- [Given passage]:
----

Transportation consultant Richard Mudge made a similar point about home-garage chargers handling some of the demand, unlike the case for conventional vehicles where home refueling isn’t an option. As a Tesla owner, he reported rarely needing to stop for more than 20 minutes at a Tesla Super Charger; he also reported that he pays about the same at a Tesla Super Charger as he would pay to refuel at a gas station.
Finally, several readers pointed out a math error in the calculations in the article. The one-to-six ratio remained the same, but the numbers served per day were incorrect. The corrected numbers are 2,016 cars per day for the gas station and 336 cars a day for an EV station occupying the same acreage. Those numbers have been corrected in the online edition.
New Study—Freight Rail Deregulation: Past Experience and Future Reforms
My colleague Marc Scribner’s new Reason Foundation policy brief published today examines “the history of economic regulation of the U.S. railroad industry, discusses emerging regulatory threats, and recommends reforms policymakers can enact to ensure freight rail remains on a strong competitive footing going forward.” You can find the full report here and a short overview here.
I-81 Viaduct Tear-Down Halted by Lawsuit
One of the first urban Interstate projects approved by the Federal Highway Administration to be torn down and replaced by a boulevard—I-81 through downtown Syracuse, NY—has been put on hold. A lawsuit filed by “Renew 81 for All” won an injunction halting initial demolition on Nov. 10. Oral arguments are set to begin in state court on Jan. 12. The plaintiffs object to the “community grid” planned to replace the Interstate and find fault with the environmental review which they say did not consider alternatives with fewer negative impacts on traffic, environment, and nearby communities.
Colorado DOT Rejects I-25 Express Lanes P3 Proposal
CDOT’s Colorado Transportation Investment Office (CTIO) has rejected a $1 billion proposal from global toll road company Roadis to add two express toll lanes each way to a 21-mile stretch of I-25 between Denver and Fort Collins. The only reason given by CTIO was that the proposal failed to pass its CDOT review panel. But Public Works Financing reports that the proposal likely failed due to a new policy from the Colorado Transportation Commission that calls for shifting significant funding from highways to transit projects in the name of reducing greenhouse gas emissions. In September, the Denver metropolitan planning organization (MPO) cut two planned highway expansion projects from its long-range plan.
Pennsylvania Major Bridges P3 Project Back on Track
PennDOT was forbidden by legislation passed earlier this year from using new toll revenues to pay for the replacement or rebuilding of nine major Interstate highway bridges. Inframation News (Nov. 30) reported that the agency has shifted from a revenue-risk to an availability-payment P3 model, enabling the project to proceed. Last month, the state issued $1.9 billion in bonds to substitute for the unavailable toll revenue. The selected P3 consortium, led by Macquarie, is continuing with pre-development work. As of now, the project includes six of the original nine bridges, all on Interstate highways.

----

- [Your objective]: Please list every section headline that appears in the transportation news passage.

- [Given information]:

----

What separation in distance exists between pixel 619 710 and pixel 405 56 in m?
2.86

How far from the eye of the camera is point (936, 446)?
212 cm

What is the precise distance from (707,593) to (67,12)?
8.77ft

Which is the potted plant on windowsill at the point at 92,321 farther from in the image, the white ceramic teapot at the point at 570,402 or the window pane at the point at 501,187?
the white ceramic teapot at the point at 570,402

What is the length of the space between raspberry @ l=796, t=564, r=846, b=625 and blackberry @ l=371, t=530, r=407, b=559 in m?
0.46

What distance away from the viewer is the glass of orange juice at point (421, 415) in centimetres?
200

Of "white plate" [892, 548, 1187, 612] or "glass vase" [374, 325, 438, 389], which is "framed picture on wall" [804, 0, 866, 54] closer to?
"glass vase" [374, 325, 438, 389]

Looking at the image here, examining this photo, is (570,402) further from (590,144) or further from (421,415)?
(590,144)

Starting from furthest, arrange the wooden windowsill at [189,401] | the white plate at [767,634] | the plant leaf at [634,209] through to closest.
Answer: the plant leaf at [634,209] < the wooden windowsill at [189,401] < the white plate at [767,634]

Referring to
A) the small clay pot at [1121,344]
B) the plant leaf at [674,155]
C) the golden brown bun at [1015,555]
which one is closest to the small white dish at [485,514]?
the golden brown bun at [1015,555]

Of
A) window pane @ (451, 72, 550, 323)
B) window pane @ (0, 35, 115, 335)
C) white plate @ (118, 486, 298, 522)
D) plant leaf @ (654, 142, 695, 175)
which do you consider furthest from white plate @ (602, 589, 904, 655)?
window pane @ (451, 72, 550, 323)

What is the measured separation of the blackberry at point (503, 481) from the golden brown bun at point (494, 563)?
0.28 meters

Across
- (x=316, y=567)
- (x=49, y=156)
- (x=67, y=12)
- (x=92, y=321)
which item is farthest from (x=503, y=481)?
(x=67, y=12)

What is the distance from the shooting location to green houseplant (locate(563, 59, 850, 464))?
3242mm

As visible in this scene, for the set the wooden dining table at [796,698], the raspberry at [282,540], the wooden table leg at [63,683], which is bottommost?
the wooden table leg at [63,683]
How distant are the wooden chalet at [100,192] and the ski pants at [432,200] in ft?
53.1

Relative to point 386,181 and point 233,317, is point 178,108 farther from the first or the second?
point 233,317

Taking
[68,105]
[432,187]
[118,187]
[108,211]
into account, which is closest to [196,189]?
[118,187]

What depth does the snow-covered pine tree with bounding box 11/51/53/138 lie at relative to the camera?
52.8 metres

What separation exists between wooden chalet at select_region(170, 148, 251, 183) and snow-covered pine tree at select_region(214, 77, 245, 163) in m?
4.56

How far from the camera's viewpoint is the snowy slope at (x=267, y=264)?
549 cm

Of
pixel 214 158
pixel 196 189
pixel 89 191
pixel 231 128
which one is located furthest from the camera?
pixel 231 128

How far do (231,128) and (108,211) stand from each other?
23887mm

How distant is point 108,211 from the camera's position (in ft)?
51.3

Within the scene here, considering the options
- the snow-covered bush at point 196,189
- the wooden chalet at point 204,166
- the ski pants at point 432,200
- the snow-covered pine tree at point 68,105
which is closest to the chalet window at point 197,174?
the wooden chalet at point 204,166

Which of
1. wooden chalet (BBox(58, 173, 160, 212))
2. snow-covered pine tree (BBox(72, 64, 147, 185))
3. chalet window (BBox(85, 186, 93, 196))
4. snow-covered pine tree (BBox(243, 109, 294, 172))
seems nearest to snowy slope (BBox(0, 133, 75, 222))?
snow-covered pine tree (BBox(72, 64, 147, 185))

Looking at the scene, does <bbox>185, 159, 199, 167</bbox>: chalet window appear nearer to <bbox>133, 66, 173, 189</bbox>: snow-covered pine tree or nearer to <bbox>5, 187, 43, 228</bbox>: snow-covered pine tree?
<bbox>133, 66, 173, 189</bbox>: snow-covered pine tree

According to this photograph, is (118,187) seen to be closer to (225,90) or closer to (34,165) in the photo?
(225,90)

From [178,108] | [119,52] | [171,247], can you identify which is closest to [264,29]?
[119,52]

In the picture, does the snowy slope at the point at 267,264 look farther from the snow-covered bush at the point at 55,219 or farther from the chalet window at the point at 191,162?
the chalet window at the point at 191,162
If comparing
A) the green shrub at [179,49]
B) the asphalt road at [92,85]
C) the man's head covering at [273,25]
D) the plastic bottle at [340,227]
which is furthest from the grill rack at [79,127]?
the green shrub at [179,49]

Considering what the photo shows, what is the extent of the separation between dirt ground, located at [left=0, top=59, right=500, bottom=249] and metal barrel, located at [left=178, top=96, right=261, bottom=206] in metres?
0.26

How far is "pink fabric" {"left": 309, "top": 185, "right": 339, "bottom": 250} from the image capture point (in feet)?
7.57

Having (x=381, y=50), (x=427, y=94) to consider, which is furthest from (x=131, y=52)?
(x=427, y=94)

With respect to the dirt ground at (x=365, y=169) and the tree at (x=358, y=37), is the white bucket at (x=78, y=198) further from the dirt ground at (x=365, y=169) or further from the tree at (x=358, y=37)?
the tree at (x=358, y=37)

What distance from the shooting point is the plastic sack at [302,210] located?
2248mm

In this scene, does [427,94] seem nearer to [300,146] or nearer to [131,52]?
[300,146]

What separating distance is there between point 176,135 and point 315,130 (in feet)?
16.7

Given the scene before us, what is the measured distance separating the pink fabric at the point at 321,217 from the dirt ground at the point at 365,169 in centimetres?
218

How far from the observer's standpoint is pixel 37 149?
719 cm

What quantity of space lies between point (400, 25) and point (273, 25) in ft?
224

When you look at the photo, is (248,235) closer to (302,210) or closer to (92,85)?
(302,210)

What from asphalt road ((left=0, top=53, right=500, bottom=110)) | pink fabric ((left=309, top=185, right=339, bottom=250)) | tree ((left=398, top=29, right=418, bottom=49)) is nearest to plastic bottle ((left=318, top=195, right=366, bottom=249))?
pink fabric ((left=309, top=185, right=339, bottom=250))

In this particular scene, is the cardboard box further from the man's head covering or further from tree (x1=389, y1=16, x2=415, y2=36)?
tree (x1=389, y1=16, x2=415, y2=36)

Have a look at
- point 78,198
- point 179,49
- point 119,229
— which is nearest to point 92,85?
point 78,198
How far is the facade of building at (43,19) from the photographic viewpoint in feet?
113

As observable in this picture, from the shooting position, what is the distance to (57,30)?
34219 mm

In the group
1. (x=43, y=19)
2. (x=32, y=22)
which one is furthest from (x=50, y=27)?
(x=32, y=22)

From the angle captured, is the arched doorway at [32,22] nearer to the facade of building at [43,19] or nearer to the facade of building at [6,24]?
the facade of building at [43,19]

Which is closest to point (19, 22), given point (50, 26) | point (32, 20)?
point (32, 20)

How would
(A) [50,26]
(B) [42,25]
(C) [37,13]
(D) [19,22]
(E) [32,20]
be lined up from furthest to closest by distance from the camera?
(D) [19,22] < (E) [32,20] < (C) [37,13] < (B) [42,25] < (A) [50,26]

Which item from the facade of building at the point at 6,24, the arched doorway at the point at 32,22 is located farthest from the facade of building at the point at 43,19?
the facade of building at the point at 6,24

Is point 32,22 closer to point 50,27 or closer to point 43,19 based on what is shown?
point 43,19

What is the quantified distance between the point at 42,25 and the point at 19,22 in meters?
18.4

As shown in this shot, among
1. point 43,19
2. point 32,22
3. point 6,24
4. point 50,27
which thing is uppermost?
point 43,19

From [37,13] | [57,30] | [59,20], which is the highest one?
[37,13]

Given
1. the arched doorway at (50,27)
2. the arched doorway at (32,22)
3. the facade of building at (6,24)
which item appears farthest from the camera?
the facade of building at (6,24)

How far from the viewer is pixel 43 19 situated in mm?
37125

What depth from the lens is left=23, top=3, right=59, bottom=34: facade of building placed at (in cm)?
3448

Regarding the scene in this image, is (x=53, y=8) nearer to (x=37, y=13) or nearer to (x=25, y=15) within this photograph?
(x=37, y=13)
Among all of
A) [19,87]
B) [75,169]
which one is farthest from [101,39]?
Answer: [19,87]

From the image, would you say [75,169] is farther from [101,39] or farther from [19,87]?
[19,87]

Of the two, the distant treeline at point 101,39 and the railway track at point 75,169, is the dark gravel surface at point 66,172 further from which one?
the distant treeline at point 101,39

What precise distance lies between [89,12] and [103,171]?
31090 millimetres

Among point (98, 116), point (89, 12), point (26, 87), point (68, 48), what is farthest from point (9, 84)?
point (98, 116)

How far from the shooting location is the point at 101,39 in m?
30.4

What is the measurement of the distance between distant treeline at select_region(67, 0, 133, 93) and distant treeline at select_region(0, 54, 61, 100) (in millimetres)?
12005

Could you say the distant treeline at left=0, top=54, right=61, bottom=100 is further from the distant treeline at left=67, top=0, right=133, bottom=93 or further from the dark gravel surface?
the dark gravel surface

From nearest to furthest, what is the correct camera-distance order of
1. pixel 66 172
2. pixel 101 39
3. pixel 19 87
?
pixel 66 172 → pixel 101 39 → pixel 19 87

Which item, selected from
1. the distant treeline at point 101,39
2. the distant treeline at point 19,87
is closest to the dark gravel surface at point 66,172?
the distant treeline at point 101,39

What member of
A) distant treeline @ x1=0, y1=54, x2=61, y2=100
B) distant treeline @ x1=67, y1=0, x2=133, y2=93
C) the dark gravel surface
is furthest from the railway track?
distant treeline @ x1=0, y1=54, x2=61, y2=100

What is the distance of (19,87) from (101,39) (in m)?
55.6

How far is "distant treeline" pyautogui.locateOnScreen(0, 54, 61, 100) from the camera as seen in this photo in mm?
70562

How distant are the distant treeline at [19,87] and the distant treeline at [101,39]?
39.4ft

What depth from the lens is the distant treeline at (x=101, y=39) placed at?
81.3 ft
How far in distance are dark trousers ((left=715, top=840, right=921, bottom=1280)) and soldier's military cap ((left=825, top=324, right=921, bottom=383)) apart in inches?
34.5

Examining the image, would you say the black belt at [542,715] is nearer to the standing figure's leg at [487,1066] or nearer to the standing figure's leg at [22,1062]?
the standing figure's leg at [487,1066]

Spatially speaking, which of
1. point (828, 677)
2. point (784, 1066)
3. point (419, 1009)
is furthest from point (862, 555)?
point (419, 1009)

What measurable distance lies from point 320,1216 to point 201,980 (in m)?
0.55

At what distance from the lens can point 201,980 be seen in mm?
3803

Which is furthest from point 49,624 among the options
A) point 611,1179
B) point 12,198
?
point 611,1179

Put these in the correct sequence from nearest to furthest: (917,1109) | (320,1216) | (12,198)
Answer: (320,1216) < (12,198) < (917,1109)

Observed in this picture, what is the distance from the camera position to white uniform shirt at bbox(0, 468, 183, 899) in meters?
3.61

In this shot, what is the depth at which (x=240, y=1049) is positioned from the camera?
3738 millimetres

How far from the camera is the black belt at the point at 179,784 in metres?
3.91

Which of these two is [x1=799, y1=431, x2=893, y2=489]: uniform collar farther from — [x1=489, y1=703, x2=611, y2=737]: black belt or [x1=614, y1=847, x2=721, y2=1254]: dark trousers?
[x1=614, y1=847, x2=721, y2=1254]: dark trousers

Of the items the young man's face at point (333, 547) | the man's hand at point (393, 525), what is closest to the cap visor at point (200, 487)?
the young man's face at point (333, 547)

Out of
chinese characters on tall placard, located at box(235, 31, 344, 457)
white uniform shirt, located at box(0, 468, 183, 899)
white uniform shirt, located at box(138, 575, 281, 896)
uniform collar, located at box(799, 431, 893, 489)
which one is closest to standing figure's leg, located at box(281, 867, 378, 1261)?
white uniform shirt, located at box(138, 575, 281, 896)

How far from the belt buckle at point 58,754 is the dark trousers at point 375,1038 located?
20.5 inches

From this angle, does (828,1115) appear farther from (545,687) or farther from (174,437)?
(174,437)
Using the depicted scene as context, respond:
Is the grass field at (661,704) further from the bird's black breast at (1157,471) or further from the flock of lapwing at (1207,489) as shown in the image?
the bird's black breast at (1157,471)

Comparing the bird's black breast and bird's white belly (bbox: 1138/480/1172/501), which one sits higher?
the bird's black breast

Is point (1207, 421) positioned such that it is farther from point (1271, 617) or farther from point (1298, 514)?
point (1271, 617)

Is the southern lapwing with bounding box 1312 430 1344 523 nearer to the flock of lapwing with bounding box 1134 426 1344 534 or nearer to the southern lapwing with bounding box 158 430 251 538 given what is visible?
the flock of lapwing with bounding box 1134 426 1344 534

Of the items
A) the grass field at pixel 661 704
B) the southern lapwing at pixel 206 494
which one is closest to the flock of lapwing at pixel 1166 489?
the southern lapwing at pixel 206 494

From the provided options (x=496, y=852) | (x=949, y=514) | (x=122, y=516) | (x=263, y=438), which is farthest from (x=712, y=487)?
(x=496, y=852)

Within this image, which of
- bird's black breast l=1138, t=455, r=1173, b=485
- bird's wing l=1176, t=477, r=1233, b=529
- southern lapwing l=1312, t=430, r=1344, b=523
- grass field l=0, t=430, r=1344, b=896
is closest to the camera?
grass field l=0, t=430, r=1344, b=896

----

- [Response to this task]:
- New Study—Freight Rail Deregulation: Past Experience and Future Reforms
- I-81 Viaduct Tear-Down Halted by Lawsuit
- Colorado DOT Rejects I-25 Express Lanes P3 Proposal
- Pennsylvania Major Bridges P3 Project Back on Track